Task to complete. How many lines in the entries below contain the word "hand"? Give only the number.

Input rows.
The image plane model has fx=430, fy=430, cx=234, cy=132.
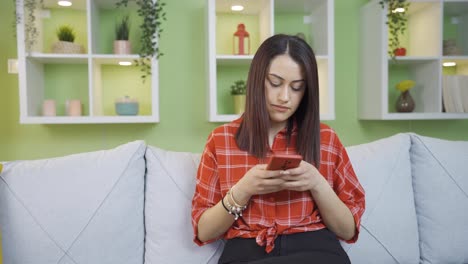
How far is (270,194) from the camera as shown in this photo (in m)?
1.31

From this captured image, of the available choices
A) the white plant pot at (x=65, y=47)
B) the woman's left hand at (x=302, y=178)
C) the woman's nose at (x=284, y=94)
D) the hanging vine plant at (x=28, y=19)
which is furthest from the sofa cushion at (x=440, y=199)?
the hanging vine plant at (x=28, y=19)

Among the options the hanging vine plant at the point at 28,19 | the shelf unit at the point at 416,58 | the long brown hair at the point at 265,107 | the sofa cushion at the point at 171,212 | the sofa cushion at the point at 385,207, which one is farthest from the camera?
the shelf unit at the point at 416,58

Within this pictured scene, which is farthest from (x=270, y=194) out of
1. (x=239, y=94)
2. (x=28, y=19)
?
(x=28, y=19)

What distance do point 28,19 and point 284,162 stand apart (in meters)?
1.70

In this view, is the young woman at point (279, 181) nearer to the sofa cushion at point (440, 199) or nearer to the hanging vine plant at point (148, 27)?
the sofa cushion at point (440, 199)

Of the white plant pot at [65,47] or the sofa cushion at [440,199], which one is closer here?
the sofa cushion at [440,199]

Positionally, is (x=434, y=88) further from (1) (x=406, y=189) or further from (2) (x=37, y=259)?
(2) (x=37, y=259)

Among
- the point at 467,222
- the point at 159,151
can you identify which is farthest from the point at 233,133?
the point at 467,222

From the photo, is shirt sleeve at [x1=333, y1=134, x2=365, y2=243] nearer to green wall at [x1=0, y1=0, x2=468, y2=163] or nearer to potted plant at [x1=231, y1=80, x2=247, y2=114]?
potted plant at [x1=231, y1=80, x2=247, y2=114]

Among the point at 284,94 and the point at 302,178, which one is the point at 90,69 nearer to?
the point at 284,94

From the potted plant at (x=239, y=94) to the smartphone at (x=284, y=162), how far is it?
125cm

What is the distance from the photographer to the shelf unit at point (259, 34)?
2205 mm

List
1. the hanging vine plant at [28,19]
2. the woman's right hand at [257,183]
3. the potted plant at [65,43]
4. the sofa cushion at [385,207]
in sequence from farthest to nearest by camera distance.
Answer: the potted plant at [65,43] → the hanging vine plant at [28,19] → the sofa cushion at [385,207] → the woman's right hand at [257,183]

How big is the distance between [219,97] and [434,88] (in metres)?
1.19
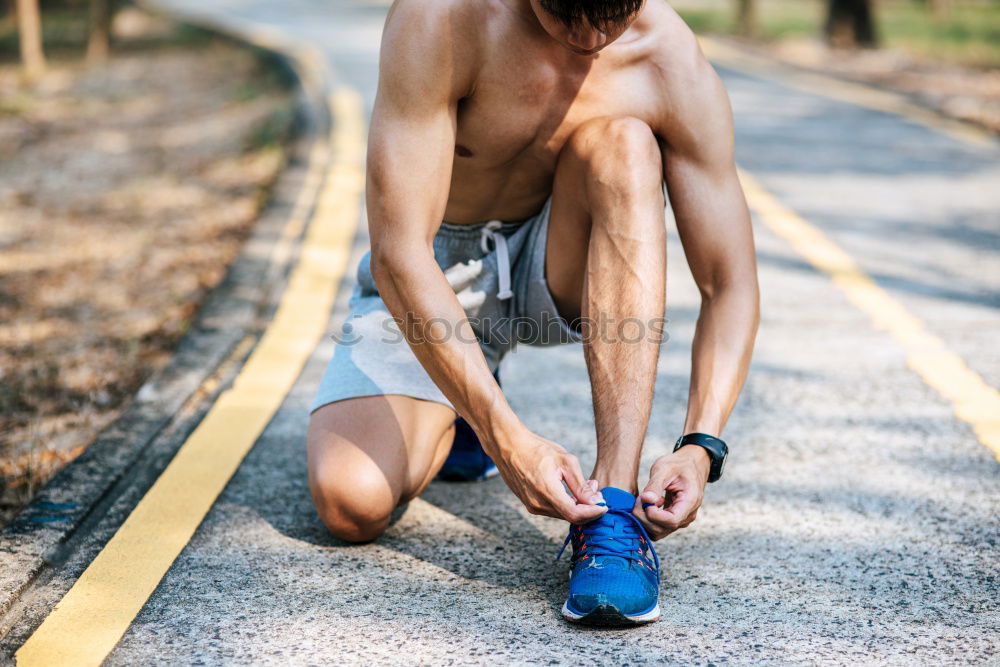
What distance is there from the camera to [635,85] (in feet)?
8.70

Result for this exercise. 3